Monday, June 22, 2009

Streets of Tehran left empty as protesters wait in vain for sign.

It would appear as if force has won the day as, for the first time in a week, the streets of Iran fall silent.

Protesters who have shaken the authorities by venting anger en masse at the "stolen" elections that returned Mahmoud Ahmadinejad to office spoke of a hiatus, even a despair, settling on the movement after yesterday'sSaturday's clashes killed at least 10 and wounded scores more. State television blamed the casualties on clashes between police and "terrorist groups".

Tonight, sporadic gunfire was heard in northern parts of Tehran, yet there was no repeat of the mass protests that have brought hundreds of thousands to the streets of the capital in the last week.

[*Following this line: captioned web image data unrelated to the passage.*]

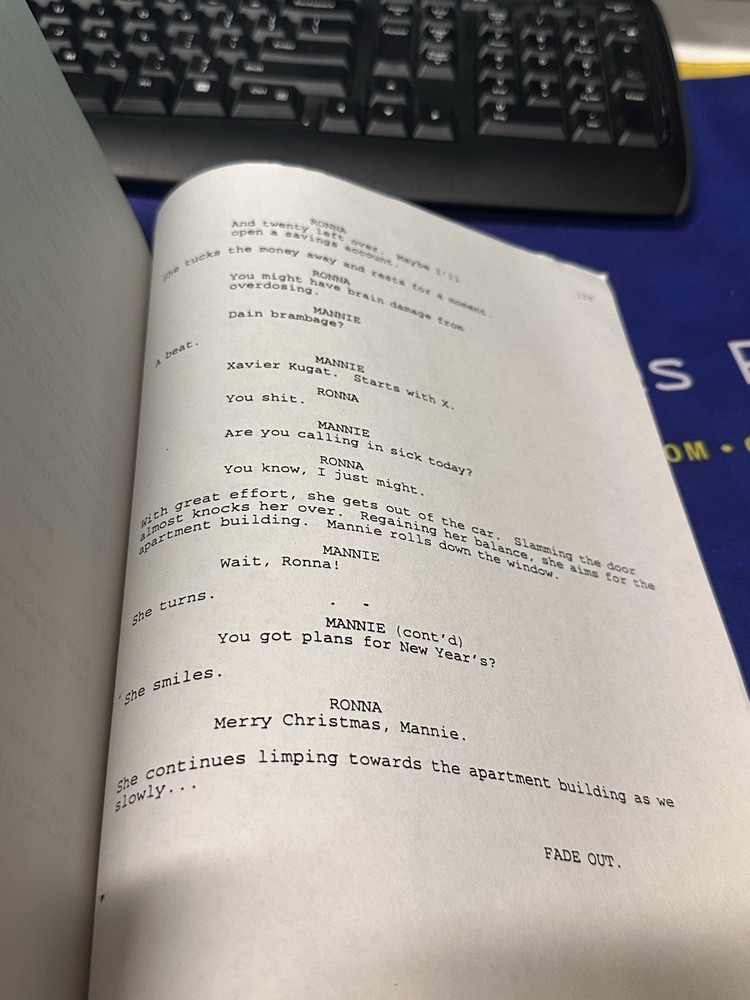 GO ORIGINAL SCRIPT SHORT DRAFT (John August, 5/29/1997) **RARE HTF**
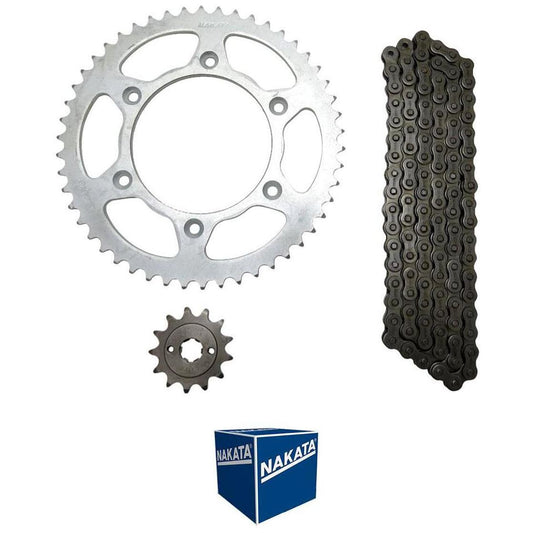 Kit da Coroa Pinhão e Corrente - Nakata - TM101100R - (1)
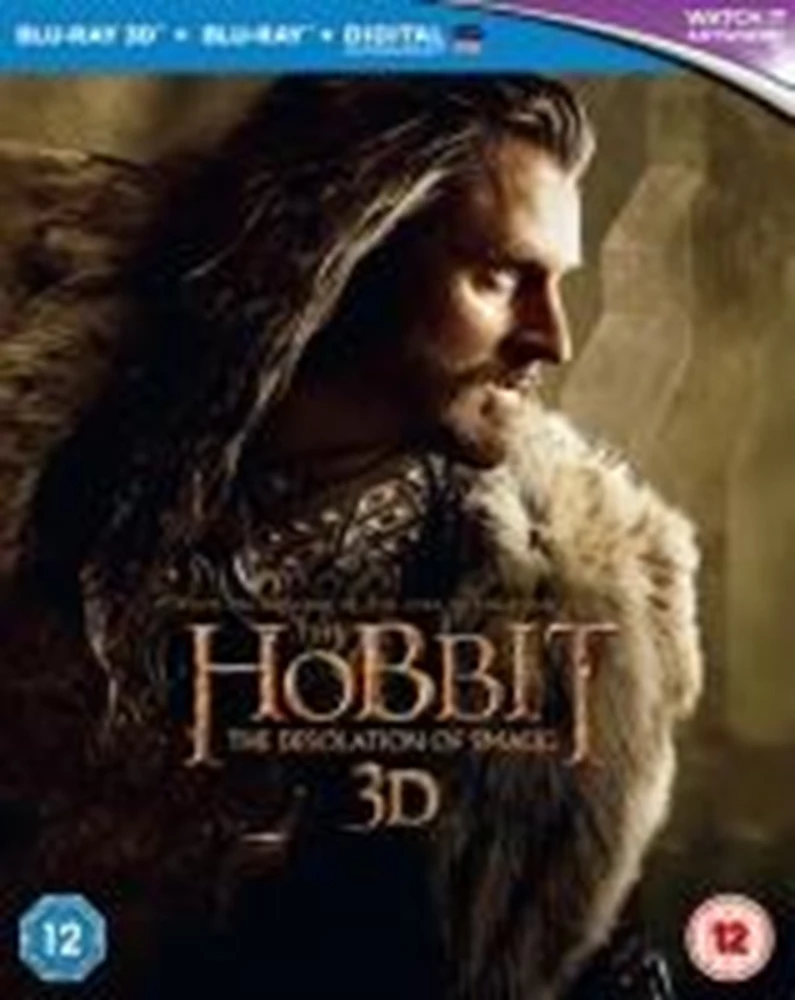 The Hobbit: The Desolation of Smaug Blu-ray (2014) Martin Freeman Amazing Value - Image 2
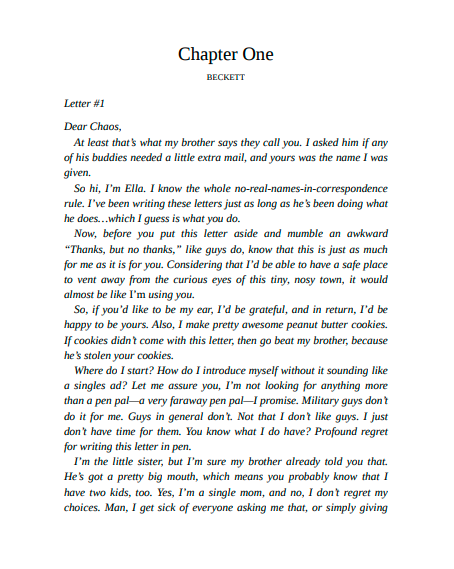 The Last Letter by Rebecca Yarros | Instant PDF Download (No Physical Book)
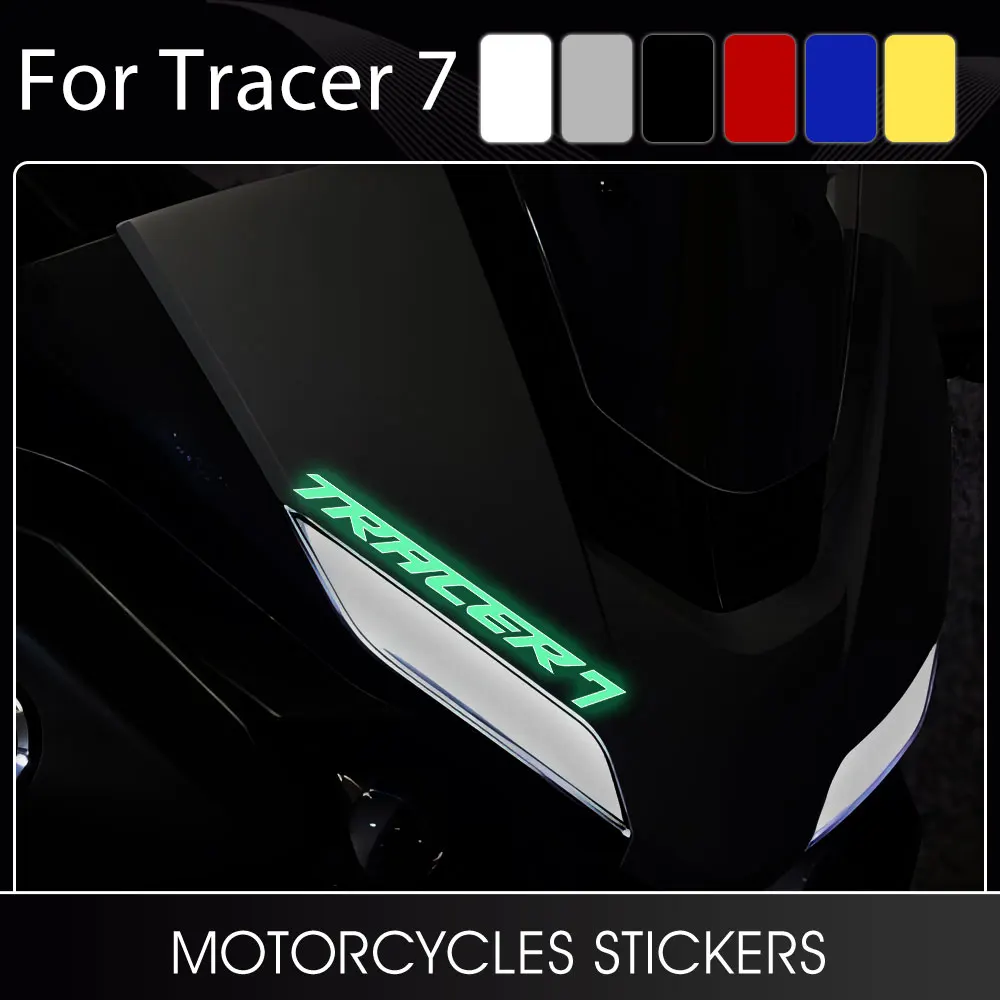 Moto Glow Adesivi Impermeabile Decal Tracer 7 2023 Accessori per Yamaha Tracer7 2017 2018 2019 2020 2021 2022 2024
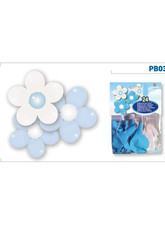 Palloncini Lattice X Fiori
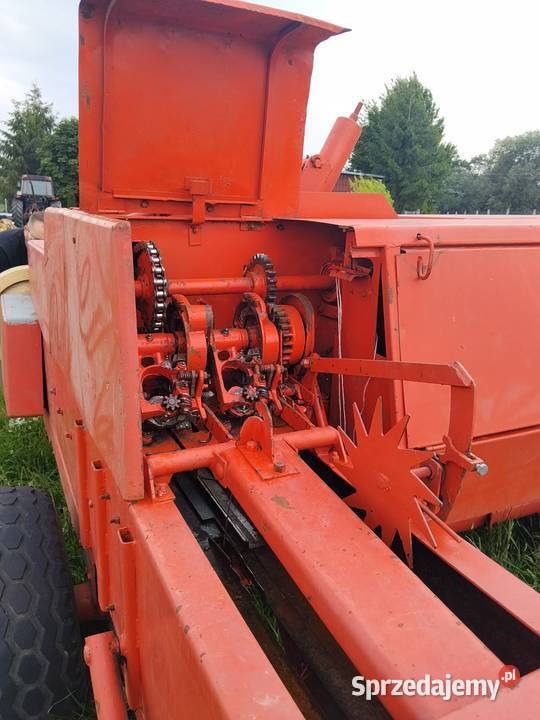 Prasa kostkująca sipma z2241 Stoczek Łukowski
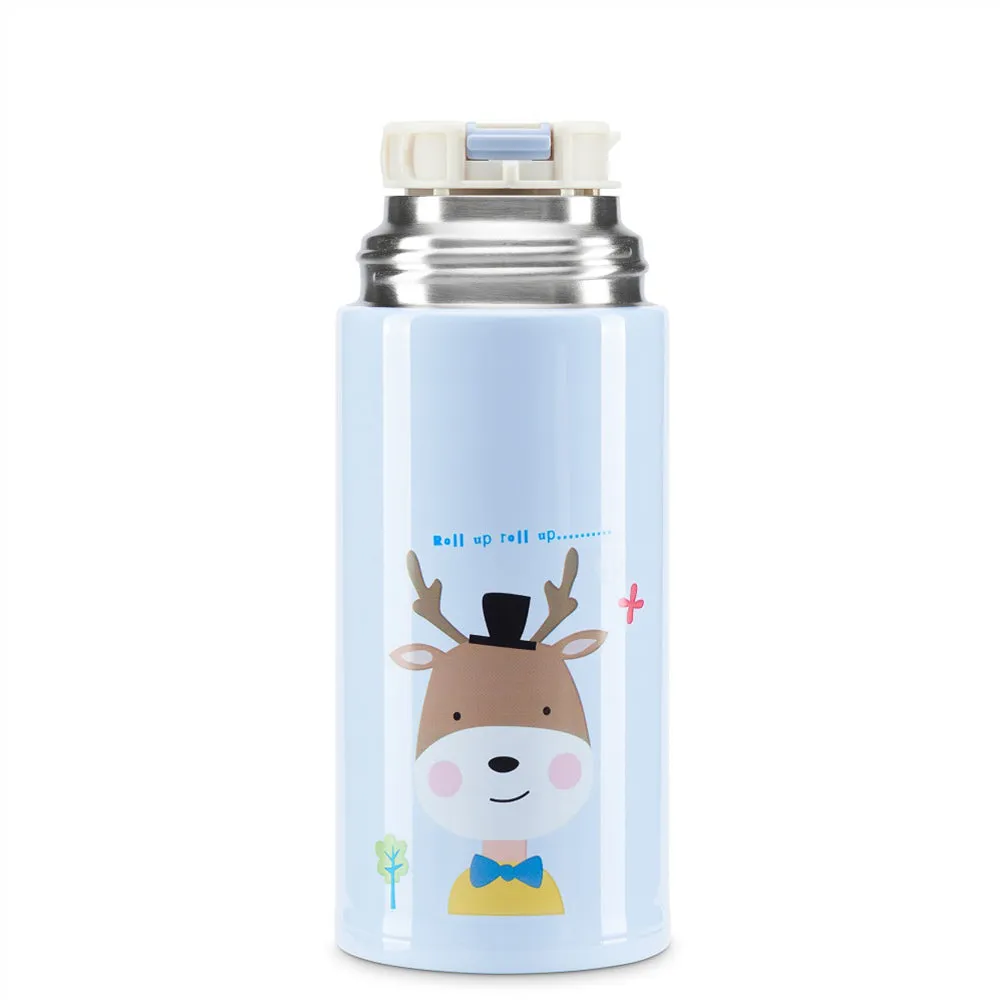 Kids Stainless Steel Easy Drink Water Bottle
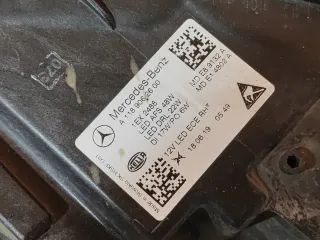 A1189064000, A1189062600, 4 фара Mercedes CLA c118 Арт 294512PM, вид 10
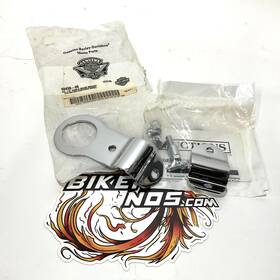 69439-06 Harley-davidson Nos Genuine 2006 Up Wide Glide 1.5 Inch Single Gauge Bracket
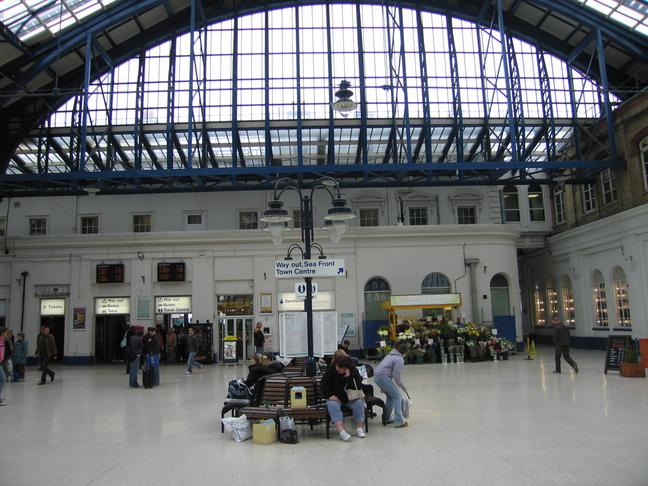 Brighton concourse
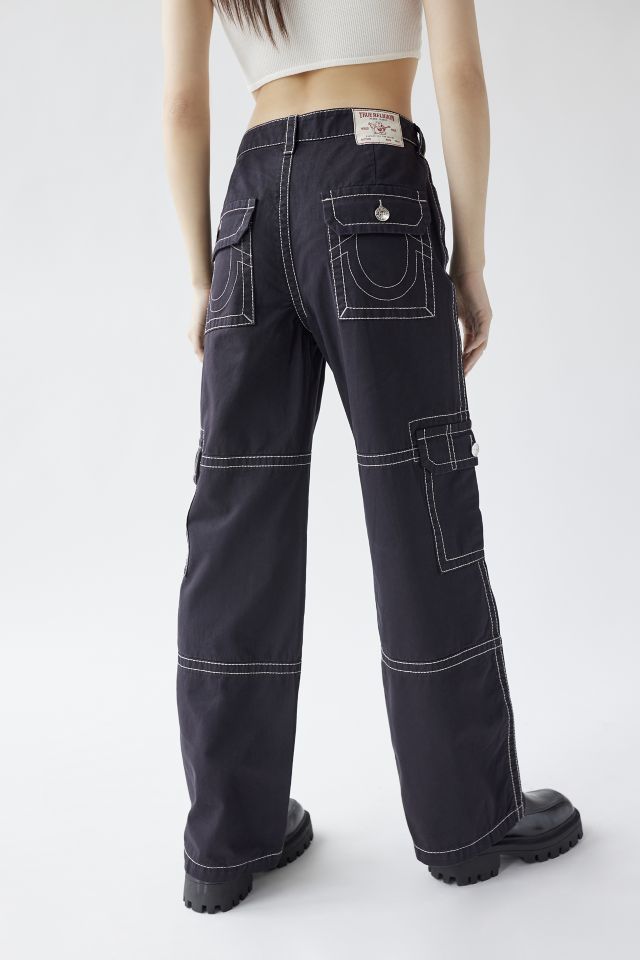 True Religion UO Exclusive Low-Rise Cargo Jean #3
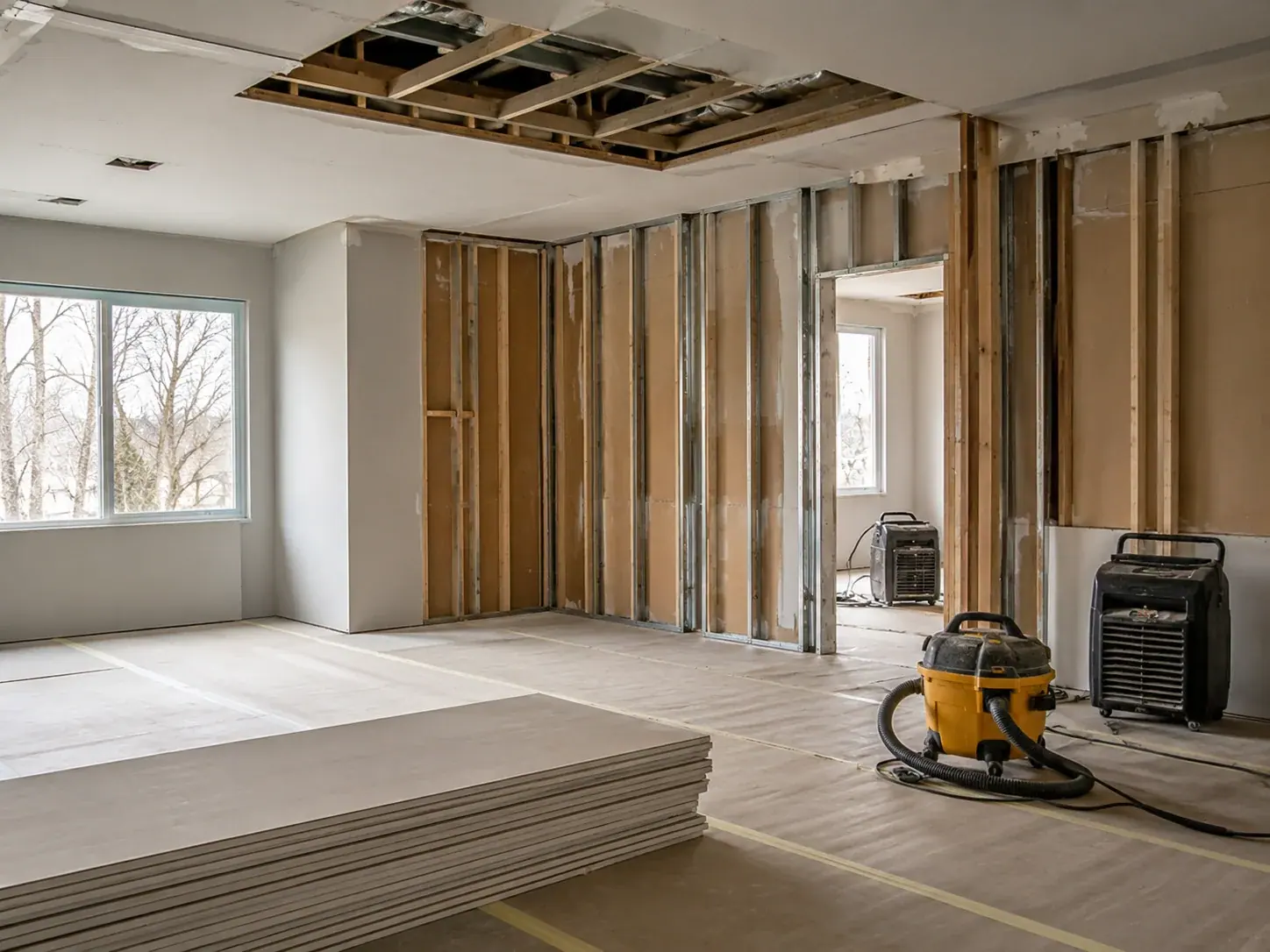 Service Areas repairs and reconstruction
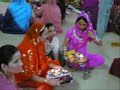 Karwa Chauth Celebs, Shree Nav Durga Mandir, Mandir at Parma, Part-II.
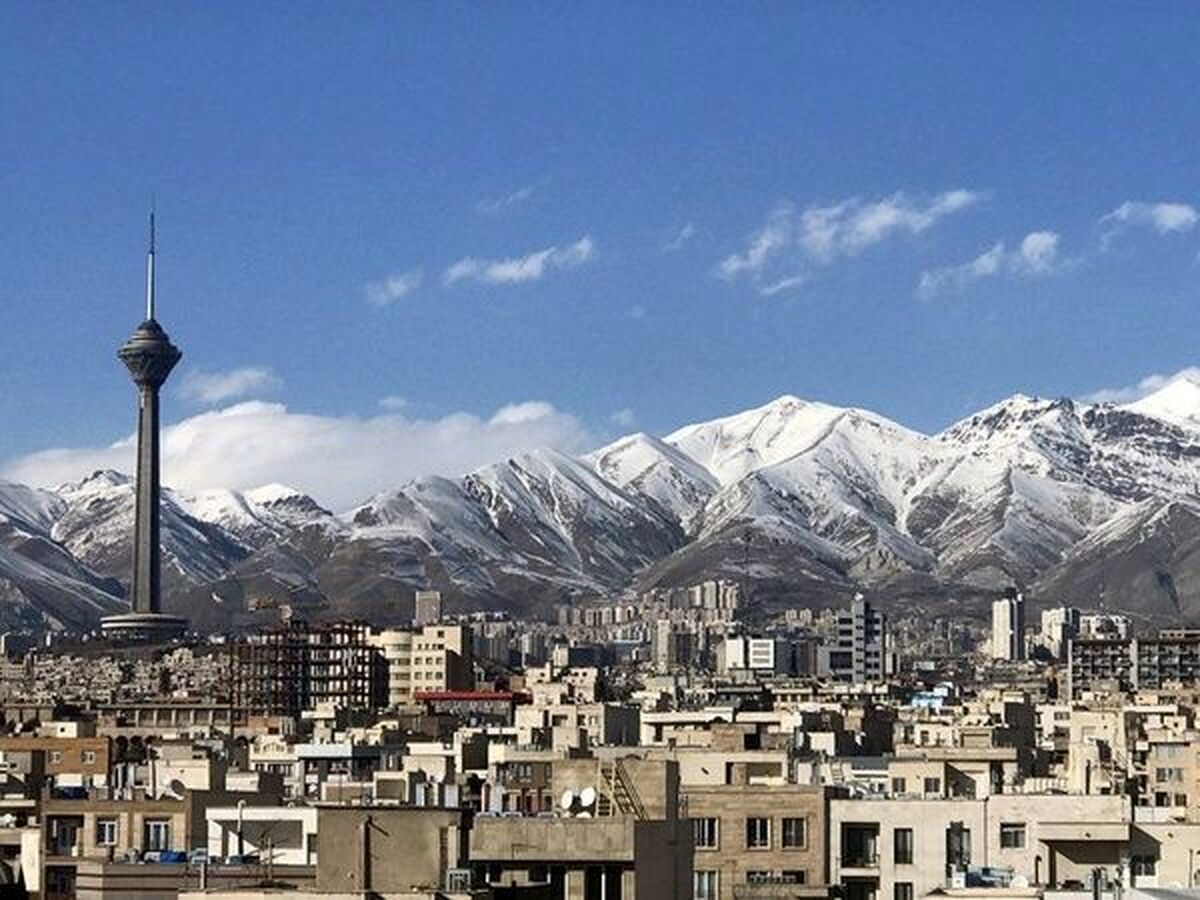 تهران در وضعیت قرمز قرار گرفت!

Some opposition figures were still hoping that their figurehead, the defeated presidential candidate Mir Hossein Mousavi, would emerge tomorrow to lead another rally calling for the elections to be annulled. But Saturday's crackdown, in which police wielded guns, truncheons, tear gas and water cannon, showed that the state intends to follow through on veiled threats of zero tolerance from the supreme leader, Ayatollah Ali Khamenei.

Mousavi issued an elliptical statement today in which he spoke of a "turning point" being "forged in the history of our nation. People are asking each other and also me, when among them, what should be done and in which direction we should go," he said. But he stopped short of giving a clear answer. "Protesting against lies and fraud [in the election] is your [Iranians] right," the statement said. "In your protests, continue to show restraint. I am expecting the armed forces to avoid irreversible damage," he added.

It's hard not to think that this is the end of the matter. The army have shown that they are willing to kill the "terrorists" - is there anyone these days to whom that title cannot be affixed? - so it's perfectly understandable that ordinary people have begun to fear making their voices heard, especially when ten people have already died for doing so.

The state media are reporting that 457 people have already been arrested over Saturday's protests. And the BBC are telling us that their reporter in Tehran, Jon Leyne, has been asked to leave the country.

The will of the people appears to have come up against the power of the state, and the state's willingness to kill those who oppose them has had a sobering effect.

Germany's chancellor, Angela Merkel, urged Iran not only to allow peaceful protests but to conduct a recount of votes cast in the election. "Germany is on the side of the Iranian people, who want to exercise their rights of freedom of expression and free assembly," she said. France's foreign minister, Bernard Kouchner, called the crackdown a "brutal repression". Italy's foreign minister, Franco Frattini, expressed similar sentiments but confirmed that Iran was still invited to discuss Afghanistan and Iraq at a conference in Trieste this week.

Barack Obama did not expand today on earlier comments in which he called on the regime "to stop all violent and unjust actions against its own people".

As always, tiresomely, the regime have tried to portray this as the product of "foreign interference". But few will believe that. The people who protested did so because they did not believe the election result.

That fact has not changed. All that has changed is that people have realised that, if they protest, they might be killed.

So, Khamenei and Ahmadinejad might have got their way, but they govern over an unruly populace who believe that they have been duped.

Khamenei will one day regret this. He will never again be seen as an apolitical figure. There have been cries of "Death to the dictator!" Such emotions will not simply vanish. You can terrify people into not protesting against you, but that doesn't erase their anger. It merely drives it underground.